• **Your assignment**:
For this exercise, copy the data exactly and omit any images.

• **Data section**:
===

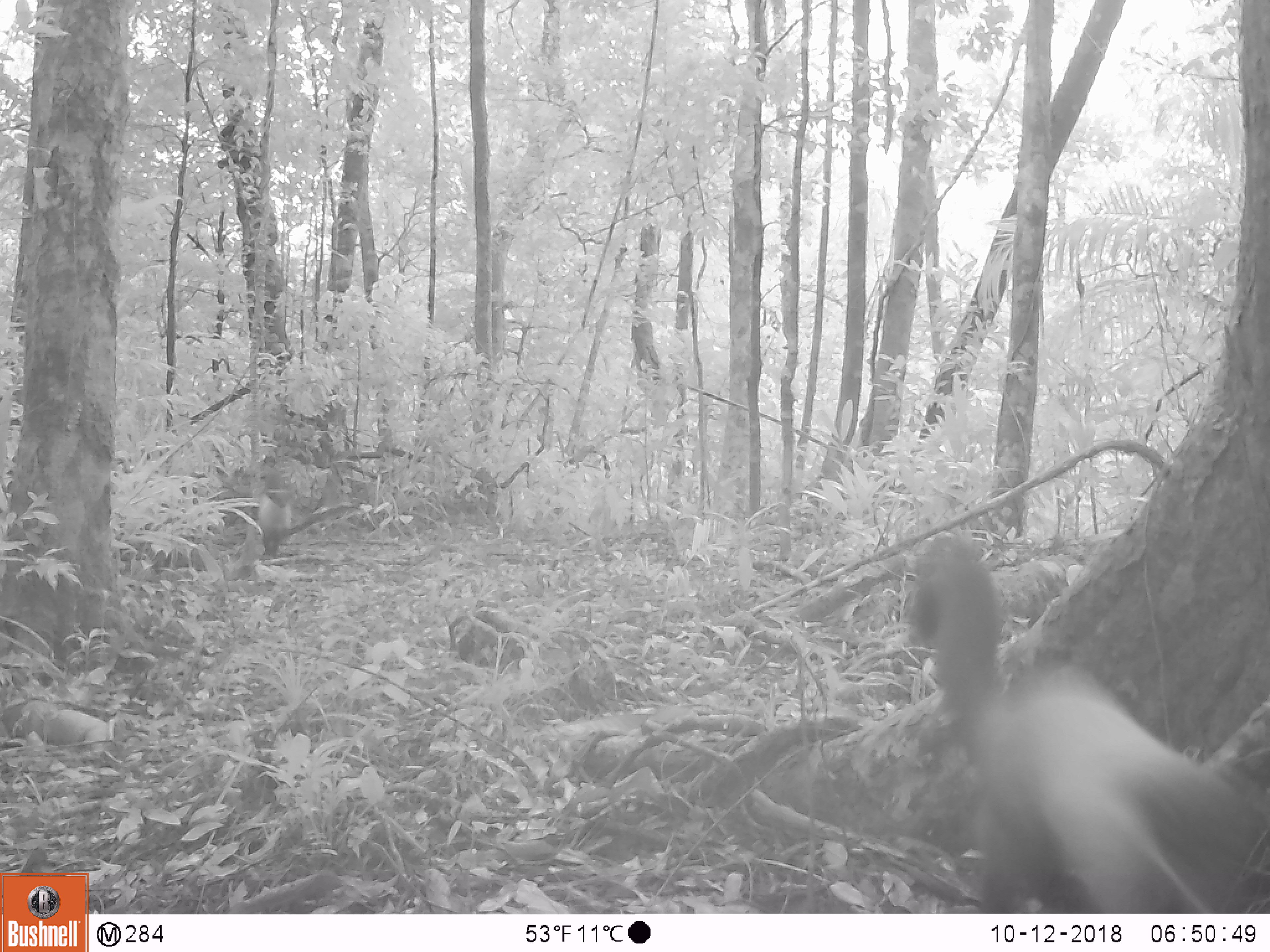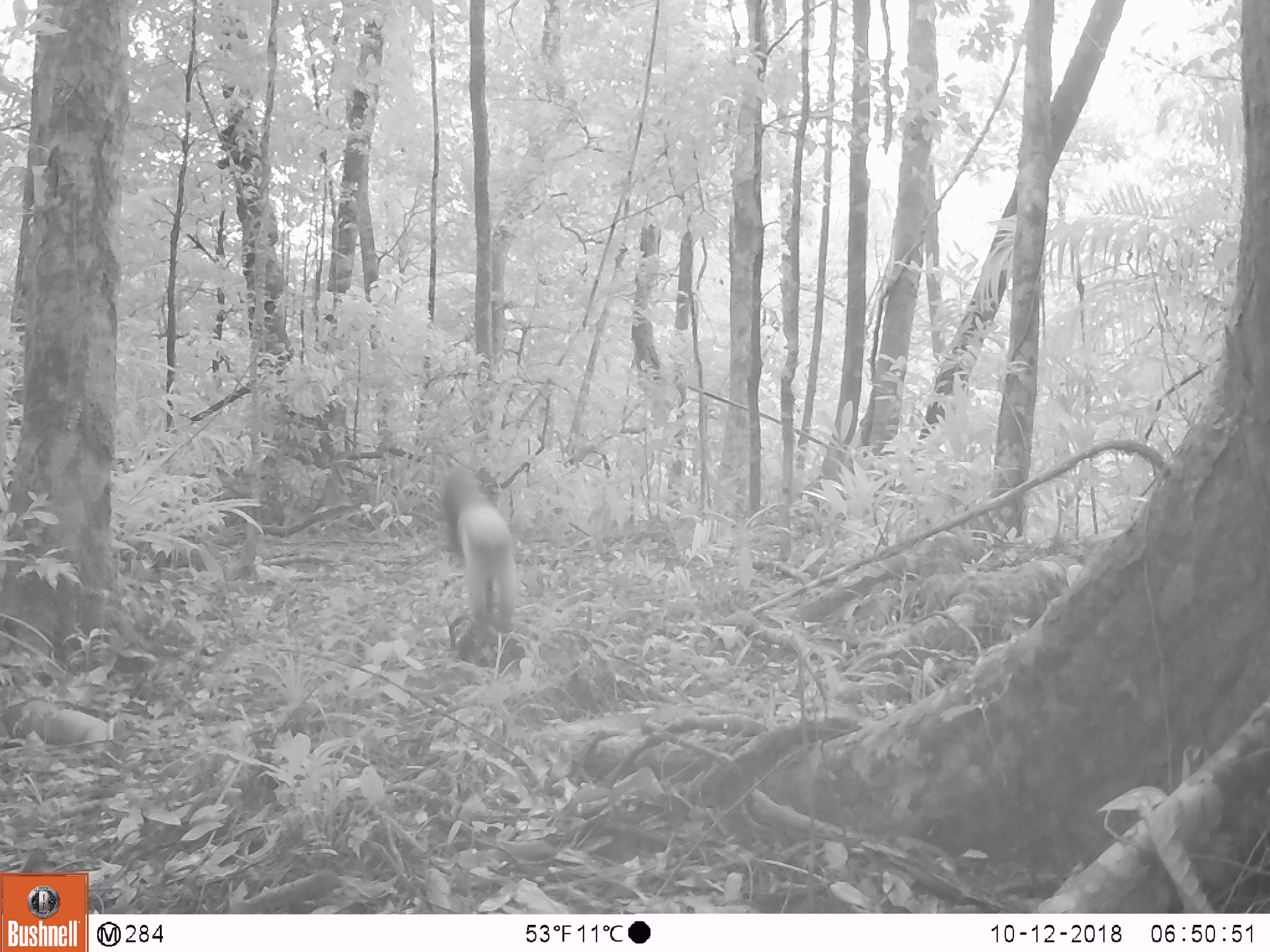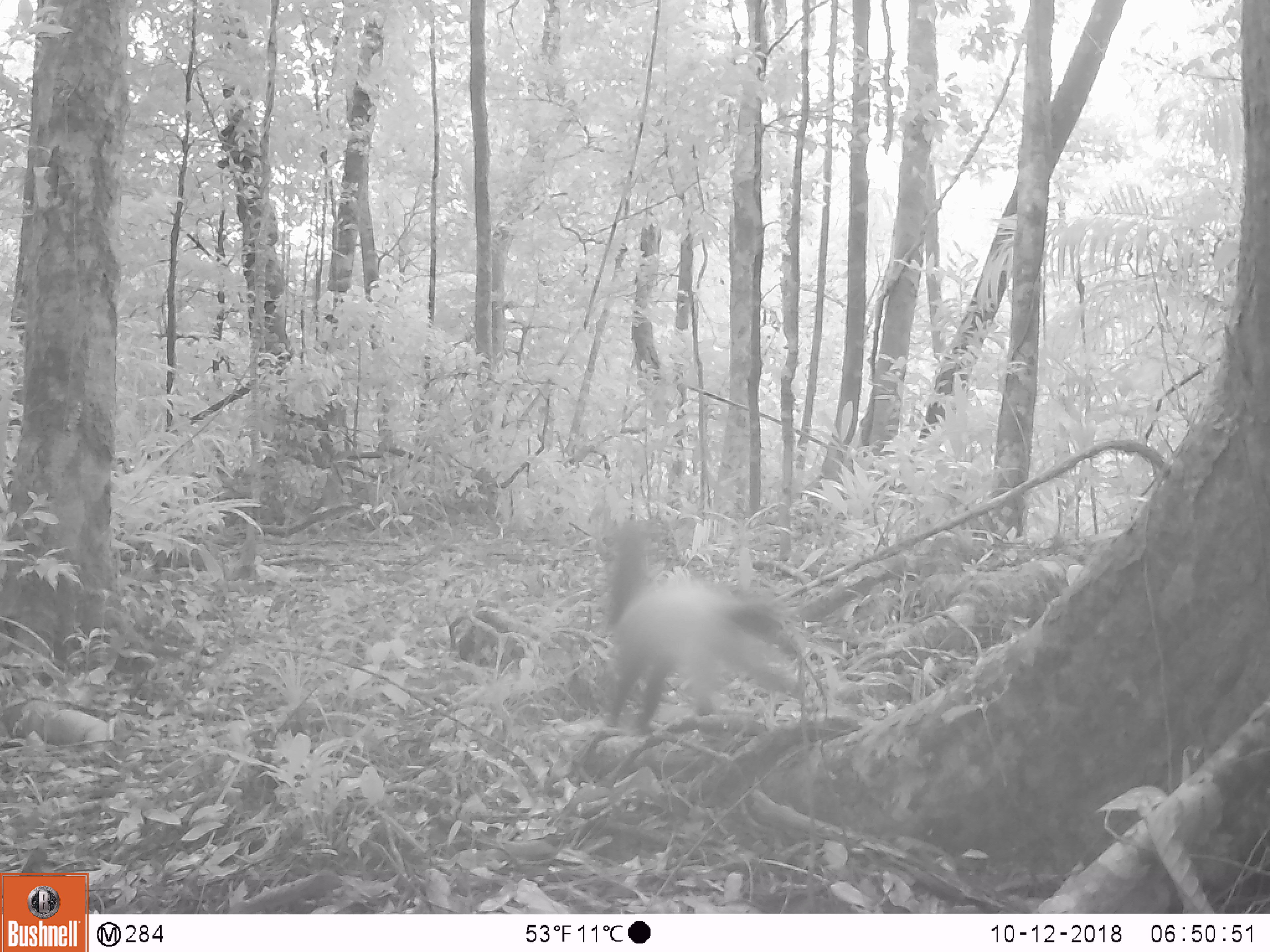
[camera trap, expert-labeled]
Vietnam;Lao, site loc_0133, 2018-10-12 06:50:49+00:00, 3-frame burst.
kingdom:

===

• **Exercise answer**:
[camera trap, expert-labeled]
Vietnam;Lao, site loc_0133, 2018-10-12 06:50:49+00:00, 3-frame burst.
kingdom:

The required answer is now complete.